Today, Arrington posted a correction:

In a very tense conversation with Bram Cohen and BitTorrent's Director of Communications, Lily Lin, today, the company made it clear that Bram is with the company for the long haul. They would not comment on the CEO search.

Cohen told P2PNet, "I'm still happily on board at BitTorrent, and not going anywhere."

Meme Starts and Ends With Me

Scott Eric Kaufman, a graduate student at UC-Irvine, is begging bloggers to link to one of his posts so that he can measure the speed of memes around the Internet for a talk he's giving at the 2006 Modern Language Association convention.

Asking people to do something and pass it around is too MySpacey (answer this question on your site and tell 10 people you know to do the same: "If you could borrow any living person's organ, which one would you take and what would you do with it?").

But in this case, Kaufman deserves our support because he wrote the following sentence:

Contra blog-triumphal models of memetic bootstrapping, I believe most memes are -- to borrow a term from Daniel Dennett's rebuttal of punctuated equilibrium -- "skyhooked" into prominence by high-traffic blogs.

I miss college.

Atom and RSS Go Together Like Peanut Butter and Bananas

When Randy Charles Morin and I were trying to wrap up the RSS Autodiscovery specification, we removed references to Atom to avoid discord. Telling Atom publishers how to implement autodiscovery while they're working on their own spec seemed like a good way to spark a war between syndication formats worse than "Dick York vs. Dick Sargent" or "let the rabbit eat Trix."

Naturally, our decision angered Atom developers.

Sam Ruby:

Push the reset button, and get a better attitude.

I thought I had the right attitude. Even though I am the chairman of the RSS Advisory Board, I love Atom so much I should marry it. They've done good work and I want the board to support it in any area where there's common ground. A unified autodiscovery specification for Atom, RSS 1.0 and RSS 2.0 is the best possible outcome.

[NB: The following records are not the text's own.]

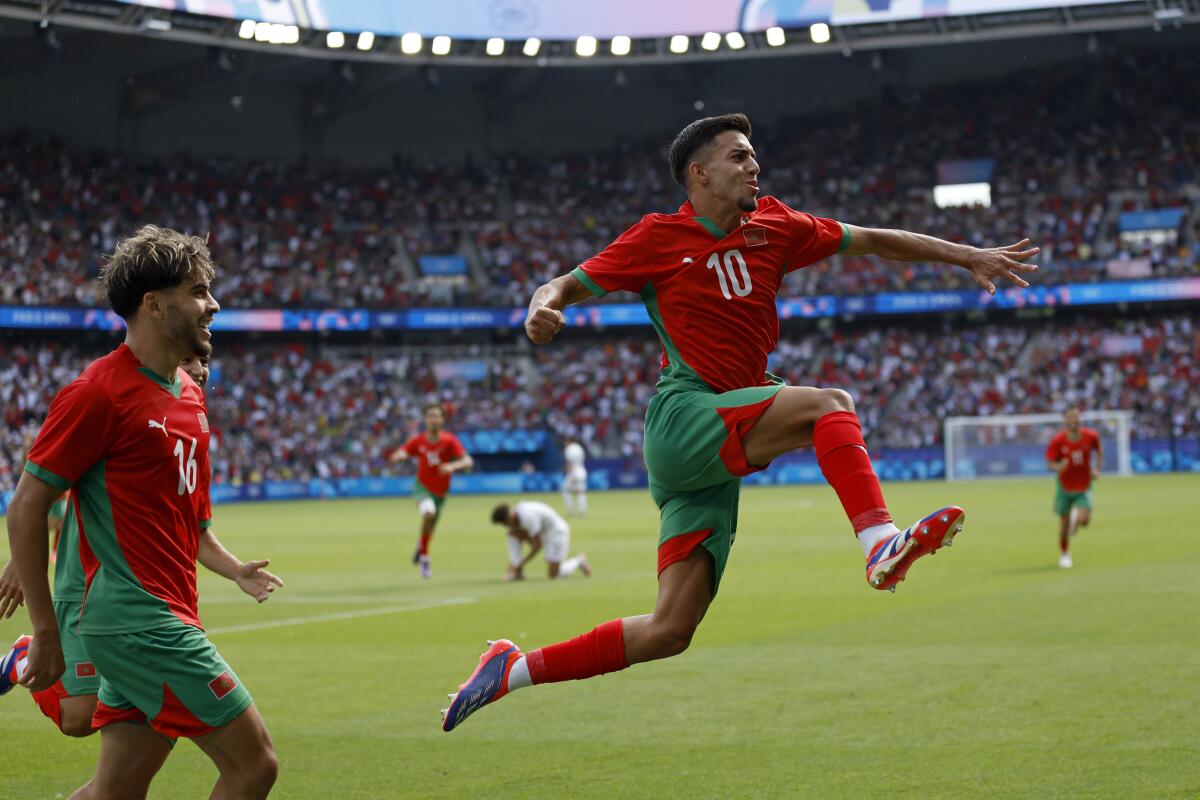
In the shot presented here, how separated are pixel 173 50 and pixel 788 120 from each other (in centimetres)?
2453

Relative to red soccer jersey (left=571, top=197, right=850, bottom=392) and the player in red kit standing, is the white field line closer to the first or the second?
red soccer jersey (left=571, top=197, right=850, bottom=392)

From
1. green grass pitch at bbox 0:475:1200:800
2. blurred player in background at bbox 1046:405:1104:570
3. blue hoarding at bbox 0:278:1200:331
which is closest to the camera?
green grass pitch at bbox 0:475:1200:800

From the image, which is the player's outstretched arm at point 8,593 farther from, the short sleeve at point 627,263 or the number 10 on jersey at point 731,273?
the number 10 on jersey at point 731,273

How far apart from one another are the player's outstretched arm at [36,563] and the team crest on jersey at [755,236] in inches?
124

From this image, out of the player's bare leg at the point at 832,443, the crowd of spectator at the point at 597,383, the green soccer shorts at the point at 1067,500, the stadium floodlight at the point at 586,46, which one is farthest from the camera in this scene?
the stadium floodlight at the point at 586,46

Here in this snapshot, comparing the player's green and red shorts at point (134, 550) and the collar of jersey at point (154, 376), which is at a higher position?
the collar of jersey at point (154, 376)

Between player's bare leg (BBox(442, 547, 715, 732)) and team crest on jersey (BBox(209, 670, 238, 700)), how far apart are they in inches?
61.3

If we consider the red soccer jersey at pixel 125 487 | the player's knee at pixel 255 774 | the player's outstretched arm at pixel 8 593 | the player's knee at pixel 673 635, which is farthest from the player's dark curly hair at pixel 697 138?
the player's outstretched arm at pixel 8 593

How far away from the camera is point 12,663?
5570 mm

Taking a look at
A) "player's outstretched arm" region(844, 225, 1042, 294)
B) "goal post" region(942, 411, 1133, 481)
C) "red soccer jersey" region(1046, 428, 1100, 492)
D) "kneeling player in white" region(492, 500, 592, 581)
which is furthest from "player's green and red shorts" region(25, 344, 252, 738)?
"goal post" region(942, 411, 1133, 481)

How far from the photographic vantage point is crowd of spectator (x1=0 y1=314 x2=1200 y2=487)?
49281 mm

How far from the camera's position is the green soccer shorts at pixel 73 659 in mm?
5270

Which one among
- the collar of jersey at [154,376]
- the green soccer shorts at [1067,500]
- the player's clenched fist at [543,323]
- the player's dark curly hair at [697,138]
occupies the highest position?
the player's dark curly hair at [697,138]

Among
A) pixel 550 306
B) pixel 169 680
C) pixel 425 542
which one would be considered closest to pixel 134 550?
pixel 169 680
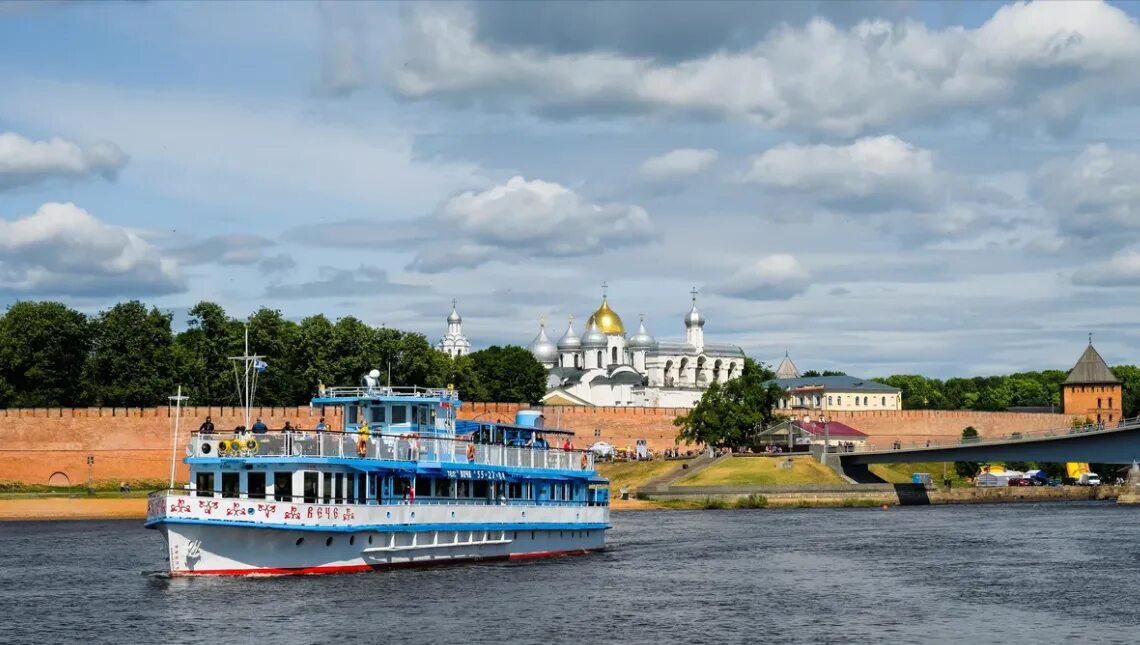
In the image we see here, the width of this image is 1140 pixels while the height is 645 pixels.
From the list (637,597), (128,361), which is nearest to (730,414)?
(128,361)

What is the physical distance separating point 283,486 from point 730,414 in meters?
84.1

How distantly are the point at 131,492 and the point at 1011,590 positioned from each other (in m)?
75.8

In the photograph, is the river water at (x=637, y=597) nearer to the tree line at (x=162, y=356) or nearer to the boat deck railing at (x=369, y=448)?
the boat deck railing at (x=369, y=448)

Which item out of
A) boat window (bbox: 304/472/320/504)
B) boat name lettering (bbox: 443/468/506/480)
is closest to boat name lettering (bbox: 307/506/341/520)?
boat window (bbox: 304/472/320/504)

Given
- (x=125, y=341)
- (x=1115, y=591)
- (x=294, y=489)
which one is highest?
(x=125, y=341)

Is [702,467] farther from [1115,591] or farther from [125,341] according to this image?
[1115,591]

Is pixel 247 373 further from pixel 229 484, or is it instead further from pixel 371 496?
pixel 229 484

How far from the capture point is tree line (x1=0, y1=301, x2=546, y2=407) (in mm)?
129125

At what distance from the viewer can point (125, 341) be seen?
131m

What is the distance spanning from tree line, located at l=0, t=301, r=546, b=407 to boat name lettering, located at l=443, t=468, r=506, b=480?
6868 cm

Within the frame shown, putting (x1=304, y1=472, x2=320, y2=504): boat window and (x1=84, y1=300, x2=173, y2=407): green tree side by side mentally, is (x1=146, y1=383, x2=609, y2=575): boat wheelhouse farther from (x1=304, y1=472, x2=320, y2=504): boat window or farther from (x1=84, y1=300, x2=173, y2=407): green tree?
(x1=84, y1=300, x2=173, y2=407): green tree

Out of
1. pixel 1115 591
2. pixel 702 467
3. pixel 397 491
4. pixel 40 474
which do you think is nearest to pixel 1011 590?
pixel 1115 591

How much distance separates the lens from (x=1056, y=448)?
113 meters

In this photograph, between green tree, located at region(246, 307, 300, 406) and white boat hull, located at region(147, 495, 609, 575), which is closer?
white boat hull, located at region(147, 495, 609, 575)
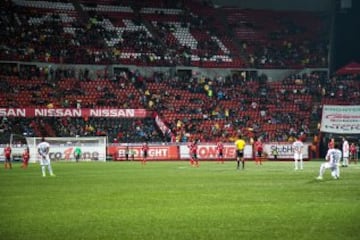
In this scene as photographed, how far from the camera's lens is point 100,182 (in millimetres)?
29016

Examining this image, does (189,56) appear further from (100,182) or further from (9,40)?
(100,182)

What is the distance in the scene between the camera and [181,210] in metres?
18.1

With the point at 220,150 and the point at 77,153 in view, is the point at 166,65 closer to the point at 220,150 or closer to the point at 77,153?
the point at 77,153

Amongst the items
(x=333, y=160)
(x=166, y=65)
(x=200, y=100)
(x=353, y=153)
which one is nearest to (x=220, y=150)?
(x=353, y=153)

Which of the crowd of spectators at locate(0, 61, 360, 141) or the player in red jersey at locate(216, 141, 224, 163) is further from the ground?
the crowd of spectators at locate(0, 61, 360, 141)

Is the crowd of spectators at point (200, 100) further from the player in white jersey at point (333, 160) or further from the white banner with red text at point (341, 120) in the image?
the player in white jersey at point (333, 160)

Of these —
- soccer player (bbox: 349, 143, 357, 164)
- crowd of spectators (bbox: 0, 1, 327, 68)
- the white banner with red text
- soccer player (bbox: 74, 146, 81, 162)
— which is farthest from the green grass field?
crowd of spectators (bbox: 0, 1, 327, 68)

I contributed three proposals this morning to the Atom autodiscovery specification currently under draft:

Every page of the RSS board's web site includes a link to Atom and RSS 1.0. The same isn't true in reverse -- we're not getting link love from them yet -- but I felt like it was important to declare peace between our dialects.

As far as I'm concerned, the syndication wars are over and everybody won.

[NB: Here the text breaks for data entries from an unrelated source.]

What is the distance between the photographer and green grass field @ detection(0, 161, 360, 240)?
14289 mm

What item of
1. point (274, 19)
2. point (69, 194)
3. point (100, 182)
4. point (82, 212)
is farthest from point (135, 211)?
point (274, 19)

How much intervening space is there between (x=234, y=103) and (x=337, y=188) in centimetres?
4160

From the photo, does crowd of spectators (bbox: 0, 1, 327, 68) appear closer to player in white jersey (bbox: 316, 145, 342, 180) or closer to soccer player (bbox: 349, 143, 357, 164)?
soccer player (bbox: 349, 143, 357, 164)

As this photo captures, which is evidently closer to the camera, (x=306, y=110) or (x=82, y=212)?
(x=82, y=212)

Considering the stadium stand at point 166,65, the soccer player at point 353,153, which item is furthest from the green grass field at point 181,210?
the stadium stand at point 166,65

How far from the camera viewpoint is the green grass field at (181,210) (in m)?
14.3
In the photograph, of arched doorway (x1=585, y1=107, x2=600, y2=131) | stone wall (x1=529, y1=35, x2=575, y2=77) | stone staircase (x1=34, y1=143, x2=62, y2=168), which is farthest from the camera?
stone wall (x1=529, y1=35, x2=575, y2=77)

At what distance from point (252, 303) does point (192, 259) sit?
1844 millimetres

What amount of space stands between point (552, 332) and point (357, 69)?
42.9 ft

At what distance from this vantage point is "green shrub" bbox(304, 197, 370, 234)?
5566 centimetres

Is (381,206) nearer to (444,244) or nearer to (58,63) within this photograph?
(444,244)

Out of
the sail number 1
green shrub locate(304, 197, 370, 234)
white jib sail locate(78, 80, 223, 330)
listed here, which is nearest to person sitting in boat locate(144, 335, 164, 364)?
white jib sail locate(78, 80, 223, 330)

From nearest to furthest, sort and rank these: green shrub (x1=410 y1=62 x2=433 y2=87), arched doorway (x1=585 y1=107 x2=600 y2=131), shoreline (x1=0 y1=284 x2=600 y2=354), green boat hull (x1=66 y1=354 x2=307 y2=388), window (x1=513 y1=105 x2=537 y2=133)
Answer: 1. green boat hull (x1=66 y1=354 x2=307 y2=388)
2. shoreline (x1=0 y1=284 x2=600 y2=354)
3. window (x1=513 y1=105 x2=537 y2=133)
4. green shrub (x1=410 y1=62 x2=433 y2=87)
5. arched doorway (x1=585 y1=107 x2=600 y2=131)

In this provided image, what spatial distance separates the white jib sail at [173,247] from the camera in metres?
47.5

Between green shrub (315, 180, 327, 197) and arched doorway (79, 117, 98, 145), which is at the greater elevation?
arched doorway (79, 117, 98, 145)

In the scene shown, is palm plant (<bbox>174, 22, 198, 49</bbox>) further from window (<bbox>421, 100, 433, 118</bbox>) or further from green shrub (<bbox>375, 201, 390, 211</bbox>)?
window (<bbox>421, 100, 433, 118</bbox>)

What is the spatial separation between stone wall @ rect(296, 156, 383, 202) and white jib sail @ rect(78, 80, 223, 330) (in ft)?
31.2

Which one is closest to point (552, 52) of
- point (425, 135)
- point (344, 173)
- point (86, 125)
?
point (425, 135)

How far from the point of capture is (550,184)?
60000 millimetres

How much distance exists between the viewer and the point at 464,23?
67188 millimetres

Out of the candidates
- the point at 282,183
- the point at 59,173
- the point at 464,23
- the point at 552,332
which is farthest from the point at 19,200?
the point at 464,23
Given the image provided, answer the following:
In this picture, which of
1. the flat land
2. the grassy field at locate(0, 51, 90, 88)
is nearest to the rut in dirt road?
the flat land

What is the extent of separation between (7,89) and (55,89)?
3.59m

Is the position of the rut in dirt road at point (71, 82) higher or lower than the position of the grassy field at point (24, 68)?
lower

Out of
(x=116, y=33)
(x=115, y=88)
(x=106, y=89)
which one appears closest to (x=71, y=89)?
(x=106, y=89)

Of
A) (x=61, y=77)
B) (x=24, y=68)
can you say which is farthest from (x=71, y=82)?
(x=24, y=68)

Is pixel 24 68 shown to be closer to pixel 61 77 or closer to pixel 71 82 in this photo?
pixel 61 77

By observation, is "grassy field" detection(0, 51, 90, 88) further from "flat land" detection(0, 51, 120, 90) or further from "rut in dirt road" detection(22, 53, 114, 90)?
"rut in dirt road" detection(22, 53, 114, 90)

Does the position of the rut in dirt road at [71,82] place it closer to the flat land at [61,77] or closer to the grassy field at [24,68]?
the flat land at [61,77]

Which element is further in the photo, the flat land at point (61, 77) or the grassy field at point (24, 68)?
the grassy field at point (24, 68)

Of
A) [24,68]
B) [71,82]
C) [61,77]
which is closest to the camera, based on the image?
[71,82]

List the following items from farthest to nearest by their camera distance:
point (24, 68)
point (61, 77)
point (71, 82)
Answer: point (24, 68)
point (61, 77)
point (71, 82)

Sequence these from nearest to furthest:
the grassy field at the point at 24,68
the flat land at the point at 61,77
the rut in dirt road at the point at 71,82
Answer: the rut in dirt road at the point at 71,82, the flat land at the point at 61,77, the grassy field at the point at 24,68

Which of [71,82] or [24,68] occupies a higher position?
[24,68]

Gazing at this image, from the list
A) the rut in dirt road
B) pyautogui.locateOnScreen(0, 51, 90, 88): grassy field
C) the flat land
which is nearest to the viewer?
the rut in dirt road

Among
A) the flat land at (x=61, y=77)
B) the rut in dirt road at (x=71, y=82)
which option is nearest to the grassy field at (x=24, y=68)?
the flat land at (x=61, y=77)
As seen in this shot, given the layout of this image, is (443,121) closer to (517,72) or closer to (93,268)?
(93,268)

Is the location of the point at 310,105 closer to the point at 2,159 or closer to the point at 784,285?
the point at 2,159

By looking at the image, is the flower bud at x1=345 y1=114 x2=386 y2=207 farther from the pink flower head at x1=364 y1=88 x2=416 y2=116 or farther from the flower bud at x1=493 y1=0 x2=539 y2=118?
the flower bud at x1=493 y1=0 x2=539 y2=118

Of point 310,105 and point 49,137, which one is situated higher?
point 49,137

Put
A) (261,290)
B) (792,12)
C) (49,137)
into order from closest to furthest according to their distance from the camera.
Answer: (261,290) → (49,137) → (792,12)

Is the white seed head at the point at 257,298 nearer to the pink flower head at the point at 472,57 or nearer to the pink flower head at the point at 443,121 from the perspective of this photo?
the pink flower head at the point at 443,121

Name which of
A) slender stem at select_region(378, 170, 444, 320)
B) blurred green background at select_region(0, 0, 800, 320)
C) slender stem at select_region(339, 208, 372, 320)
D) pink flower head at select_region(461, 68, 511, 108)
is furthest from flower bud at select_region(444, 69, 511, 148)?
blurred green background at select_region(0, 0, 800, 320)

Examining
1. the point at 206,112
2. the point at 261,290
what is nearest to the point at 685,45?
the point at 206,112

Use RSS Autodiscovery to Get More Feed Subscribers

The RSS Advisory Board has published a specification for RSS Autodiscovery, the most effective way to let readers know that your web site offers an RSS 1.0 or RSS 2.0 feed. (A similar effort's underway for Atom.)

If you're using Microsoft Internet Explorer 7 or Mozilla Firefox 1.5 or higher, you might have noticed an orange icon on the right edge of the address bar when you load some pages.

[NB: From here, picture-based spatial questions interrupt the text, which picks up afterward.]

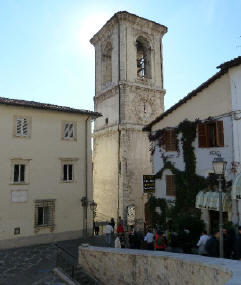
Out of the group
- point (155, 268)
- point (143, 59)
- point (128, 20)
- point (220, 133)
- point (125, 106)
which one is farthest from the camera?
point (143, 59)

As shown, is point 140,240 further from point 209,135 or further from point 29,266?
point 209,135

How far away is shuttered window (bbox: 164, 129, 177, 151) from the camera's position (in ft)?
56.7

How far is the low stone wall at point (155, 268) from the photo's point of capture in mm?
5852

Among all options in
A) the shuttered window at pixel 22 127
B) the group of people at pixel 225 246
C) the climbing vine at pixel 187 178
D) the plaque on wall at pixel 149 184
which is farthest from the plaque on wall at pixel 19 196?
the group of people at pixel 225 246

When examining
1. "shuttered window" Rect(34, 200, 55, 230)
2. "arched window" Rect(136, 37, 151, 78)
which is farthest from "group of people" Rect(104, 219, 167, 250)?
"arched window" Rect(136, 37, 151, 78)

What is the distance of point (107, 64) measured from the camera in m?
32.4

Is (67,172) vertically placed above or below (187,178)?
above

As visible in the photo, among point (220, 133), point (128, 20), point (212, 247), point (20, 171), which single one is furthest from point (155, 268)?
point (128, 20)

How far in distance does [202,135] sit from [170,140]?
2466 millimetres

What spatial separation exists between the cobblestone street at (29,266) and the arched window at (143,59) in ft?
70.3

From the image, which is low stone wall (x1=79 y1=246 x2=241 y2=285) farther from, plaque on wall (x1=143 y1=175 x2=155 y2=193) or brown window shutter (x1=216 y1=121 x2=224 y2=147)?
brown window shutter (x1=216 y1=121 x2=224 y2=147)

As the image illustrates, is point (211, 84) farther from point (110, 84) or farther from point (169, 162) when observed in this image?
point (110, 84)

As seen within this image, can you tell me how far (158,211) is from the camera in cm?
1778

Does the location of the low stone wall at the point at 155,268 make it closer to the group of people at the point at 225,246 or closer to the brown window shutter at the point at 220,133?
the group of people at the point at 225,246
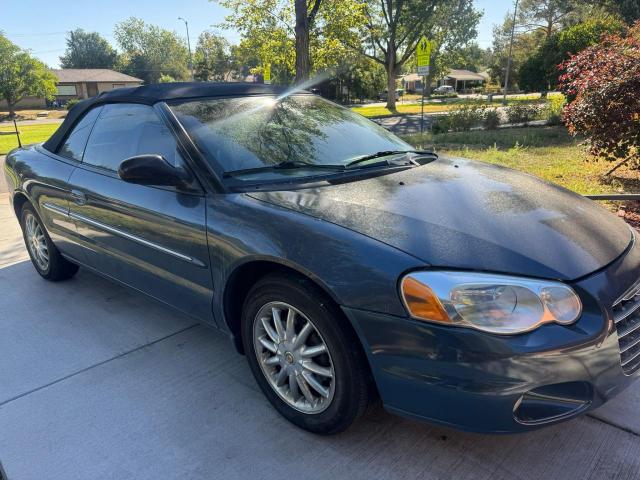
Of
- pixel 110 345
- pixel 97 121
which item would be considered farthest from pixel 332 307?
pixel 97 121

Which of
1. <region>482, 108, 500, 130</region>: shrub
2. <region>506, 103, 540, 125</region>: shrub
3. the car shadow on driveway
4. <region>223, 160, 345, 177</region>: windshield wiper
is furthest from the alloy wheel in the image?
<region>506, 103, 540, 125</region>: shrub

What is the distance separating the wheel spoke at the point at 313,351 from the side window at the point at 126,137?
124 centimetres

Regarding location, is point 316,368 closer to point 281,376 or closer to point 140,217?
point 281,376

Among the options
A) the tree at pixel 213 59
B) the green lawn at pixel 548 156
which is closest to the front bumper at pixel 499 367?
the green lawn at pixel 548 156

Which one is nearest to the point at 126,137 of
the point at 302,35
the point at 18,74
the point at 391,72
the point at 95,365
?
the point at 95,365

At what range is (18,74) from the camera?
119 feet

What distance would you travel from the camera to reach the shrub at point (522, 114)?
15789mm

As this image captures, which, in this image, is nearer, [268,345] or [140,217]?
[268,345]

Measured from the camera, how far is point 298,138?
2.97 metres

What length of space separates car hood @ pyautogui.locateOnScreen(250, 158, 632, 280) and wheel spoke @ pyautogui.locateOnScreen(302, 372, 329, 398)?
0.72 m

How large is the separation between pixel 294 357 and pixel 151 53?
94.3 m

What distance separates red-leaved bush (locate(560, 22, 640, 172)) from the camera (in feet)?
20.2

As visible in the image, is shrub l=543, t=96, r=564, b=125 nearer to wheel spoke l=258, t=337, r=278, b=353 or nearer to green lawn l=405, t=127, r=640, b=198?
green lawn l=405, t=127, r=640, b=198

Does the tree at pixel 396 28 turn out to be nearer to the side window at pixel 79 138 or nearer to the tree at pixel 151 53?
the side window at pixel 79 138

RSS icon on Mozilla Firefox 2.0 address bar found through autodiscovery

This icon indicates that the site offers a syndicated feed. You can click it to subscribe to the feed in the browser's feedreader or another reader such as Bloglines.

This specification works in complement with the common feed icon, the icon that's become the most popular means of identifying Atom, RSS 1.0 and RSS 2.0 content on the web.

Bloglines Smashed My Atom 1.0 Feed

Something has gone wrong with my Atom 1.0 feed in Bloglines. The feed's valid, but the text of each weblog item is followed by lines like this:
2006-11-22T09:07:54-05:00
2006-11-22T09:07:54-05:00
tag:cadenhead.org,2004:weblog.3071
rcade

These four lines are the contents of several Atom elements that should not be displayed to readers of the feed.

Black Friday No Longer Consumes Me

Paul Stamatiou pens an extremely detailed article on how to make the most of Black Friday, the annual day in which Americans race to stores before dawn to resupply themselves with enough consumer goods to last the winter.

I have simpler advice for how to make the most of Black Friday: Don't go shopping.

I'm a recovering doorbuster who has been clean for two years. As I told a reporter for the Chicago Tribune, I decided that no price was too high to avoid standing armpit-deep in a crowd of unwashed computer aficionados at the Jacksonville CompUSA, each of us delicating balancing our free 100-pack of blank CDs, seven-in-one digital camera card reader and a reasonably priced name brand laser printer/scanner.